As always we start with AI. Since this will be a bit more comprehensive I will make a list of the things that I think will be most important for AI in 2025

Test time compute (reasoning models): After the announcement of o1, it took less than two months for other labs to develop similar reasoning models. The advantages of these systems are clear: models become better at planning and reasoning, shifting costs from pretraining to inference, introducing new levers to scale, and enabling selective use of compute for complex tasks. Deepseek was among the first to release an alternative, and many others will follow. Reasoning will not stay limited to generating chains of thoughts in advance. More complex forms of test time compute will emerge like Coconut or different forms of search. They will become more and more complex and better. The true potential of these models will shine in 2025 when they become open source and are combined with custom ASICs like Cerebras for fast and cheap inference. While o1 is expensive and takes up to 2 min to think, open source alternatives could run on up to 2000tok/s and cheaper enabling reasoning in seconds. This is also the reason why the demand for custom inference chips is growing. More companies will develop their own chips for this purpose. OpenAI is working on this but will not have their own chips in 2025. The growing demand for reasoning models will drive the demand for inference computing. I really want to emphasize how crucial it is to get inference faster and cheaper. The demand could easily surpass a trillion tokens per hour.

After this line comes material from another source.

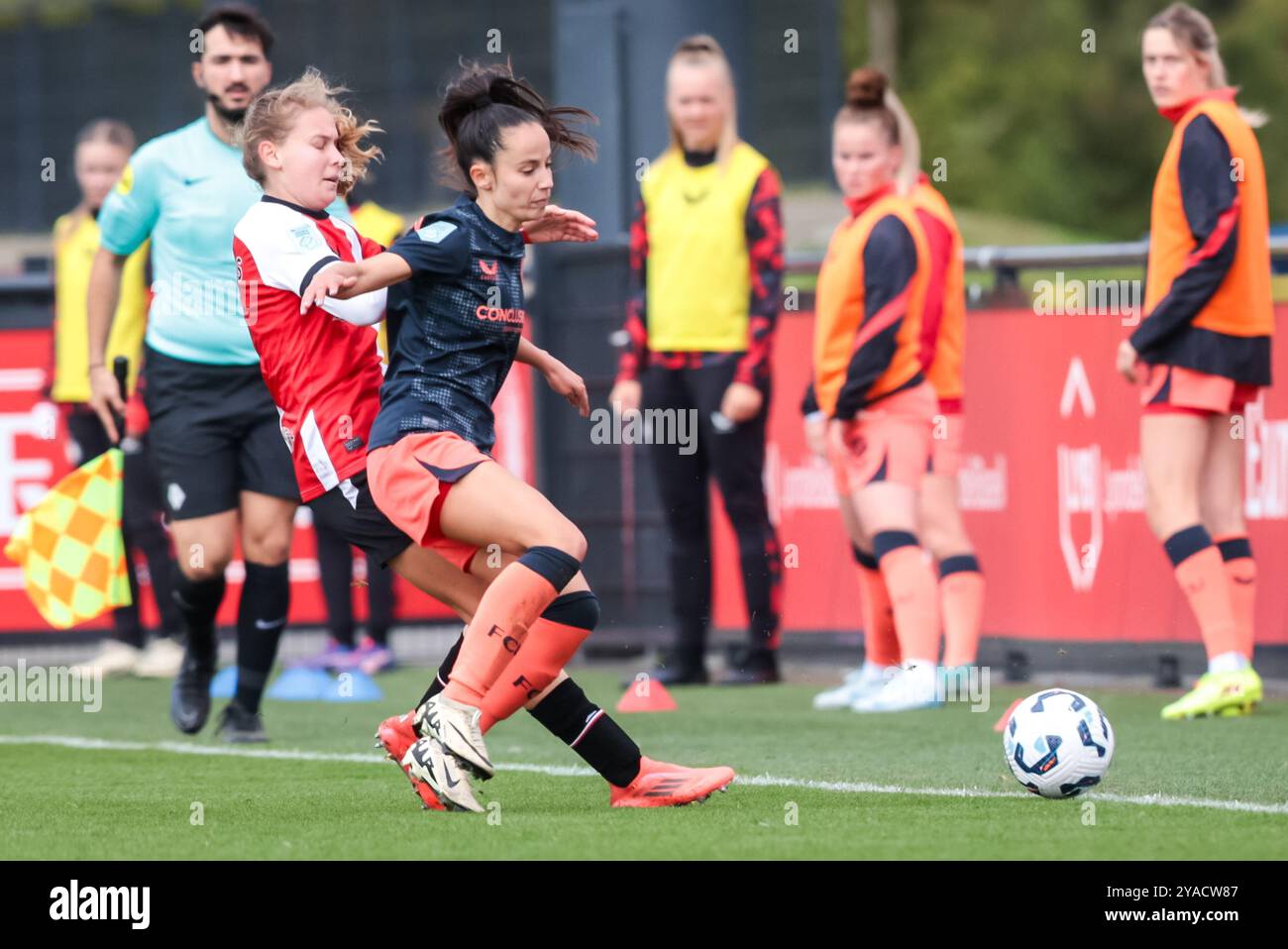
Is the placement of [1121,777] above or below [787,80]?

test time vs train time compute graph from OpenAI

The trend of cheaper and cheaper APIs will slow down in 2025 and most improvements in efficiency will go towards the growing demand for tokens. Companies will rise and fall with the ability to serve fast and cheap reasoning.

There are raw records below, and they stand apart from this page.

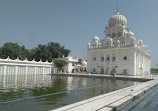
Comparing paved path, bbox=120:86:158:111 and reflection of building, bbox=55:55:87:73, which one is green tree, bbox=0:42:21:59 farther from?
paved path, bbox=120:86:158:111

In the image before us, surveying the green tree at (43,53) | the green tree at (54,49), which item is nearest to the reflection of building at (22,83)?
the green tree at (43,53)

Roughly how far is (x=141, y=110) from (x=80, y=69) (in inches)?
1549

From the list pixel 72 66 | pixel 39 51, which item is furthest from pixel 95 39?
pixel 39 51

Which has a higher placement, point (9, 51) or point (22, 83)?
point (9, 51)

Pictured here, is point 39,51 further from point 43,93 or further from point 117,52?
point 43,93

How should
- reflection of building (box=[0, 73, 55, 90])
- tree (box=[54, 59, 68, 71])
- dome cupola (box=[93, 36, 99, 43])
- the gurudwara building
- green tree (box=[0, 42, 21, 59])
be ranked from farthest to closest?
green tree (box=[0, 42, 21, 59])
dome cupola (box=[93, 36, 99, 43])
tree (box=[54, 59, 68, 71])
the gurudwara building
reflection of building (box=[0, 73, 55, 90])

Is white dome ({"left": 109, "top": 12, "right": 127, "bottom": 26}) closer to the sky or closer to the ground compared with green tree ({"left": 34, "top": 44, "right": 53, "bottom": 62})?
closer to the sky

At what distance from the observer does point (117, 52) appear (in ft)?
117

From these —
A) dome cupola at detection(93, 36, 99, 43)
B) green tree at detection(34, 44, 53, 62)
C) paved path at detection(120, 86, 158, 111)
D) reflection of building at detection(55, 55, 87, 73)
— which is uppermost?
dome cupola at detection(93, 36, 99, 43)

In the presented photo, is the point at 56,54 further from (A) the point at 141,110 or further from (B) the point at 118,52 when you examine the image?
(A) the point at 141,110

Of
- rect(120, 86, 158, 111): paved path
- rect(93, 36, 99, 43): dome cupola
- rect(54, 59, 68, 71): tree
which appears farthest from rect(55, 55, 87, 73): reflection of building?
rect(120, 86, 158, 111): paved path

Pretraining and scaling: As I already said last year, scaling will not happen as fast as all these companies claim. Two years after GPT 4 we will see trillion parameter models again, but not much bigger. Nothing bigger than 5 trillion will appear in 2025 and the demand will be really low because of the pricing and speed. The relevant sizes will be <7B for edge devices, 20-70B for cheap and fast models that can also be self-hosted, and 70B- 700B for the top models. Everything above that is not suited for mass usage. Reasoning models will stay between 7B and 300B. Everything below is not really powerful enough to make full use of test-time compute and everything above is too slow and expensive. Data for pretraining will not change significantly but fine-tuning and post-training will change a lot with synthetic data. The number of training tokens could exceed 20 trillion tokens for a single model next year. Models will learn from other models, reasoning models will get distilled into smaller models, and so on. B100 and B200 will dominate the training hardware and lead to faster training speeds of bigger models, enabling laps to experiment more and iterate faster on existing models. Here is a list of Models to expect: The next GPT generation from OpenAI, Claude 4 family, Llama 4 family, Gemini 2 (Probably released before I finish this blog post)(Update: It was), and reasoning models from all relevant labs. Models will get more general and form foundation models that combine modalities. We saw this trend in 2024 already with models like Fugatto that are not trained for a single task but form a foundation for all audio tasks. Foundation models for video will exist in 2025 and models that combine multiple modalities will appear more often. We will see some small changes in the architectures, like different tokenization, loss functions, or different integration of modalities, and changes to better work with reasoning and test time compute. There is a small chance that we will see some more radical changes.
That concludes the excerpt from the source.